**WHAT YOU SHOULD DO**: Could you retype every line of the data underneath without altering anything?

Collected data:
⁂

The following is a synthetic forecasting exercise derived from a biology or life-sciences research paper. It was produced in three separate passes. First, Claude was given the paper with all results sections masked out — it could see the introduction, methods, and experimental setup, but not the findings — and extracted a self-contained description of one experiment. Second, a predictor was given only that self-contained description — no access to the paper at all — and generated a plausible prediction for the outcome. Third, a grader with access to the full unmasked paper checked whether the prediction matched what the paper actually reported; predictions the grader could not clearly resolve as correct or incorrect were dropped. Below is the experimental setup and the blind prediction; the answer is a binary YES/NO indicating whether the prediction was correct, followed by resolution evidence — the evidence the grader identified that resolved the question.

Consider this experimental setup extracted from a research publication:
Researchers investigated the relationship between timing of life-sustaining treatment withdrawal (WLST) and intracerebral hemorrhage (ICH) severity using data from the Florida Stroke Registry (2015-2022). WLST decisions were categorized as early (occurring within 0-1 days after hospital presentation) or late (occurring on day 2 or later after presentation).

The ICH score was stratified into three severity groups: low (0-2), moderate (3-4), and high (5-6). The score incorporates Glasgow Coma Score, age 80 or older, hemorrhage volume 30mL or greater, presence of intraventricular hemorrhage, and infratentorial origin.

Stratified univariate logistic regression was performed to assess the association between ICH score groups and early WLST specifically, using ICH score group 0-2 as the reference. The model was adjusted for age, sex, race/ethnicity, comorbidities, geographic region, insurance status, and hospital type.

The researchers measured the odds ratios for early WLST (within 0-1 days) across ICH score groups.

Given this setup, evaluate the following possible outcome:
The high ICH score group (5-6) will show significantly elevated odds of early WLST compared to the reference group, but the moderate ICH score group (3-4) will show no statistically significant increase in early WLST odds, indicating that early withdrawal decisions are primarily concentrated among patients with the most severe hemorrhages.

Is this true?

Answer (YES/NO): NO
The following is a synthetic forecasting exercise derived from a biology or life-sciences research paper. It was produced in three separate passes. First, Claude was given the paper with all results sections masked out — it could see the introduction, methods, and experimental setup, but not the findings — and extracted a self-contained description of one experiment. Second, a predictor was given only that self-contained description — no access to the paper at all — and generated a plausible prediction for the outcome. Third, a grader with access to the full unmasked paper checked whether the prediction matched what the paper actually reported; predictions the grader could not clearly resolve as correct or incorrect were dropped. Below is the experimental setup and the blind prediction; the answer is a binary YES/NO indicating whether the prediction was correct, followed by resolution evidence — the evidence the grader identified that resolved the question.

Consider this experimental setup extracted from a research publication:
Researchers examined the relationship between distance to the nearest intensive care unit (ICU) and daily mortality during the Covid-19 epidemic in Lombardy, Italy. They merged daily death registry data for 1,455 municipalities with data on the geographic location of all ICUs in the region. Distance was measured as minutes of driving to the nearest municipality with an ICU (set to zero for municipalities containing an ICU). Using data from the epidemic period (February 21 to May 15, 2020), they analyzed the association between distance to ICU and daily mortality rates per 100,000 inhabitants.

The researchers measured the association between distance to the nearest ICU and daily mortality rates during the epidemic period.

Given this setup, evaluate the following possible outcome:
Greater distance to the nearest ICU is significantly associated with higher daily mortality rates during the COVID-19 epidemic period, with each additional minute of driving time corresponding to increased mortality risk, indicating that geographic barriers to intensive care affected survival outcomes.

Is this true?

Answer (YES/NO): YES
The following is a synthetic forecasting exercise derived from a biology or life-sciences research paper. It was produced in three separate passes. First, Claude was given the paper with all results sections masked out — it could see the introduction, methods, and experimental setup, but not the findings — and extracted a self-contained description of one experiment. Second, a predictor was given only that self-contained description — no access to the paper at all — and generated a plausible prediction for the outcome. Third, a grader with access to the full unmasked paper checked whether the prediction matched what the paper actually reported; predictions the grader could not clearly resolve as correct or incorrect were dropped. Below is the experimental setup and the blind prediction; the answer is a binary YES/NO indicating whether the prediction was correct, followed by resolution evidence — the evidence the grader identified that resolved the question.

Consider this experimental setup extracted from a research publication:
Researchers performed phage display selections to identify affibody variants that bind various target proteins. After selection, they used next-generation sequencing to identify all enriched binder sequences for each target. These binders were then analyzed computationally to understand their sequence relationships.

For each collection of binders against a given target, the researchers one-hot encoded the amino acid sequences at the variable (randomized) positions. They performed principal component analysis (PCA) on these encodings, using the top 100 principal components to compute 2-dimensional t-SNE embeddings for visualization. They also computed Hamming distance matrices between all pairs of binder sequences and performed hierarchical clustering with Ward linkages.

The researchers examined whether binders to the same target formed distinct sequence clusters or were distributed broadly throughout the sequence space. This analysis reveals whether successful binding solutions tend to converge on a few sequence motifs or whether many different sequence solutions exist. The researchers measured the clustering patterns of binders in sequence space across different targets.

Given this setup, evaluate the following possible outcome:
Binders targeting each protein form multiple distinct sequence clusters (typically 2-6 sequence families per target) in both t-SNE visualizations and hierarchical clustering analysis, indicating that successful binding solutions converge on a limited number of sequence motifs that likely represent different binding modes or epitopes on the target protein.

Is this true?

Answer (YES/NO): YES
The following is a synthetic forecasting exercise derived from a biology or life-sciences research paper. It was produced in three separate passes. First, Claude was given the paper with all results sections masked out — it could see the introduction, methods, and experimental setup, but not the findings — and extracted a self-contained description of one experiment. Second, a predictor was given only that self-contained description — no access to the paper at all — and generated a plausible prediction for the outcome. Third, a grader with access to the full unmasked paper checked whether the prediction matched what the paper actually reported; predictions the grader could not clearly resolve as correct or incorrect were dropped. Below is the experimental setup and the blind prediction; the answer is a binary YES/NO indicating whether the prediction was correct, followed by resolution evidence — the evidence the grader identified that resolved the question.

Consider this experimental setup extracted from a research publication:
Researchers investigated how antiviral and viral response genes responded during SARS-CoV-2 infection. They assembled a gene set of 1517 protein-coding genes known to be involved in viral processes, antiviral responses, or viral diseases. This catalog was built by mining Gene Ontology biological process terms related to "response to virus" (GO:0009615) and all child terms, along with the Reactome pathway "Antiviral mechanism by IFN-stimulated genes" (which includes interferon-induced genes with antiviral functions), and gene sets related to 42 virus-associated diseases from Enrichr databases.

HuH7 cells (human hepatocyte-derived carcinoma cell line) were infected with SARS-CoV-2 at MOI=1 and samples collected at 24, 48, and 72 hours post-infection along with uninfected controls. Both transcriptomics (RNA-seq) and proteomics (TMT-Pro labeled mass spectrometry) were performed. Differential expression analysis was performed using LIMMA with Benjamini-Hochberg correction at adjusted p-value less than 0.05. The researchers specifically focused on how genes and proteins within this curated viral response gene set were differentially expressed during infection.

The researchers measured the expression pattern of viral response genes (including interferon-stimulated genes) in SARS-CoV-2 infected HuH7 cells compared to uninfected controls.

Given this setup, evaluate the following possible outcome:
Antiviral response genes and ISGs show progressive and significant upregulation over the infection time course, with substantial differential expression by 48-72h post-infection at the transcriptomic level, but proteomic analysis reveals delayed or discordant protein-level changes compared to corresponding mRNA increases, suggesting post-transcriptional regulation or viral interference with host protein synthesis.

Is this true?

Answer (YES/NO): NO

⁂

**RESPONSE TO THE TASK**:
The following is a synthetic forecasting exercise derived from a biology or life-sciences research paper. It was produced in three separate passes. First, Claude was given the paper with all results sections masked out — it could see the introduction, methods, and experimental setup, but not the findings — and extracted a self-contained description of one experiment. Second, a predictor was given only that self-contained description — no access to the paper at all — and generated a plausible prediction for the outcome. Third, a grader with access to the full unmasked paper checked whether the prediction matched what the paper actually reported; predictions the grader could not clearly resolve as correct or incorrect were dropped. Below is the experimental setup and the blind prediction; the answer is a binary YES/NO indicating whether the prediction was correct, followed by resolution evidence — the evidence the grader identified that resolved the question.

Consider this experimental setup extracted from a research publication:
Researchers investigated the relationship between timing of life-sustaining treatment withdrawal (WLST) and intracerebral hemorrhage (ICH) severity using data from the Florida Stroke Registry (2015-2022). WLST decisions were categorized as early (occurring within 0-1 days after hospital presentation) or late (occurring on day 2 or later after presentation).

The ICH score was stratified into three severity groups: low (0-2), moderate (3-4), and high (5-6). The score incorporates Glasgow Coma Score, age 80 or older, hemorrhage volume 30mL or greater, presence of intraventricular hemorrhage, and infratentorial origin.

Stratified univariate logistic regression was performed to assess the association between ICH score groups and early WLST specifically, using ICH score group 0-2 as the reference. The model was adjusted for age, sex, race/ethnicity, comorbidities, geographic region, insurance status, and hospital type.

The researchers measured the odds ratios for early WLST (within 0-1 days) across ICH score groups.

Given this setup, evaluate the following possible outcome:
The high ICH score group (5-6) will show significantly elevated odds of early WLST compared to the reference group, but the moderate ICH score group (3-4) will show no statistically significant increase in early WLST odds, indicating that early withdrawal decisions are primarily concentrated among patients with the most severe hemorrhages.

Is this true?

Answer (YES/NO): NO
The following is a synthetic forecasting exercise derived from a biology or life-sciences research paper. It was produced in three separate passes. First, Claude was given the paper with all results sections masked out — it could see the introduction, methods, and experimental setup, but not the findings — and extracted a self-contained description of one experiment. Second, a predictor was given only that self-contained description — no access to the paper at all — and generated a plausible prediction for the outcome. Third, a grader with access to the full unmasked paper checked whether the prediction matched what the paper actually reported; predictions the grader could not clearly resolve as correct or incorrect were dropped. Below is the experimental setup and the blind prediction; the answer is a binary YES/NO indicating whether the prediction was correct, followed by resolution evidence — the evidence the grader identified that resolved the question.

Consider this experimental setup extracted from a research publication:
Researchers examined the relationship between distance to the nearest intensive care unit (ICU) and daily mortality during the Covid-19 epidemic in Lombardy, Italy. They merged daily death registry data for 1,455 municipalities with data on the geographic location of all ICUs in the region. Distance was measured as minutes of driving to the nearest municipality with an ICU (set to zero for municipalities containing an ICU). Using data from the epidemic period (February 21 to May 15, 2020), they analyzed the association between distance to ICU and daily mortality rates per 100,000 inhabitants.

The researchers measured the association between distance to the nearest ICU and daily mortality rates during the epidemic period.

Given this setup, evaluate the following possible outcome:
Greater distance to the nearest ICU is significantly associated with higher daily mortality rates during the COVID-19 epidemic period, with each additional minute of driving time corresponding to increased mortality risk, indicating that geographic barriers to intensive care affected survival outcomes.

Is this true?

Answer (YES/NO): YES
The following is a synthetic forecasting exercise derived from a biology or life-sciences research paper. It was produced in three separate passes. First, Claude was given the paper with all results sections masked out — it could see the introduction, methods, and experimental setup, but not the findings — and extracted a self-contained description of one experiment. Second, a predictor was given only that self-contained description — no access to the paper at all — and generated a plausible prediction for the outcome. Third, a grader with access to the full unmasked paper checked whether the prediction matched what the paper actually reported; predictions the grader could not clearly resolve as correct or incorrect were dropped. Below is the experimental setup and the blind prediction; the answer is a binary YES/NO indicating whether the prediction was correct, followed by resolution evidence — the evidence the grader identified that resolved the question.

Consider this experimental setup extracted from a research publication:
Researchers performed phage display selections to identify affibody variants that bind various target proteins. After selection, they used next-generation sequencing to identify all enriched binder sequences for each target. These binders were then analyzed computationally to understand their sequence relationships.

For each collection of binders against a given target, the researchers one-hot encoded the amino acid sequences at the variable (randomized) positions. They performed principal component analysis (PCA) on these encodings, using the top 100 principal components to compute 2-dimensional t-SNE embeddings for visualization. They also computed Hamming distance matrices between all pairs of binder sequences and performed hierarchical clustering with Ward linkages.

The researchers examined whether binders to the same target formed distinct sequence clusters or were distributed broadly throughout the sequence space. This analysis reveals whether successful binding solutions tend to converge on a few sequence motifs or whether many different sequence solutions exist. The researchers measured the clustering patterns of binders in sequence space across different targets.

Given this setup, evaluate the following possible outcome:
Binders targeting each protein form multiple distinct sequence clusters (typically 2-6 sequence families per target) in both t-SNE visualizations and hierarchical clustering analysis, indicating that successful binding solutions converge on a limited number of sequence motifs that likely represent different binding modes or epitopes on the target protein.

Is this true?

Answer (YES/NO): YES
The following is a synthetic forecasting exercise derived from a biology or life-sciences research paper. It was produced in three separate passes. First, Claude was given the paper with all results sections masked out — it could see the introduction, methods, and experimental setup, but not the findings — and extracted a self-contained description of one experiment. Second, a predictor was given only that self-contained description — no access to the paper at all — and generated a plausible prediction for the outcome. Third, a grader with access to the full unmasked paper checked whether the prediction matched what the paper actually reported; predictions the grader could not clearly resolve as correct or incorrect were dropped. Below is the experimental setup and the blind prediction; the answer is a binary YES/NO indicating whether the prediction was correct, followed by resolution evidence — the evidence the grader identified that resolved the question.

Consider this experimental setup extracted from a research publication:
Researchers investigated how antiviral and viral response genes responded during SARS-CoV-2 infection. They assembled a gene set of 1517 protein-coding genes known to be involved in viral processes, antiviral responses, or viral diseases. This catalog was built by mining Gene Ontology biological process terms related to "response to virus" (GO:0009615) and all child terms, along with the Reactome pathway "Antiviral mechanism by IFN-stimulated genes" (which includes interferon-induced genes with antiviral functions), and gene sets related to 42 virus-associated diseases from Enrichr databases.

HuH7 cells (human hepatocyte-derived carcinoma cell line) were infected with SARS-CoV-2 at MOI=1 and samples collected at 24, 48, and 72 hours post-infection along with uninfected controls. Both transcriptomics (RNA-seq) and proteomics (TMT-Pro labeled mass spectrometry) were performed. Differential expression analysis was performed using LIMMA with Benjamini-Hochberg correction at adjusted p-value less than 0.05. The researchers specifically focused on how genes and proteins within this curated viral response gene set were differentially expressed during infection.

The researchers measured the expression pattern of viral response genes (including interferon-stimulated genes) in SARS-CoV-2 infected HuH7 cells compared to uninfected controls.

Given this setup, evaluate the following possible outcome:
Antiviral response genes and ISGs show progressive and significant upregulation over the infection time course, with substantial differential expression by 48-72h post-infection at the transcriptomic level, but proteomic analysis reveals delayed or discordant protein-level changes compared to corresponding mRNA increases, suggesting post-transcriptional regulation or viral interference with host protein synthesis.

Is this true?

Answer (YES/NO): NO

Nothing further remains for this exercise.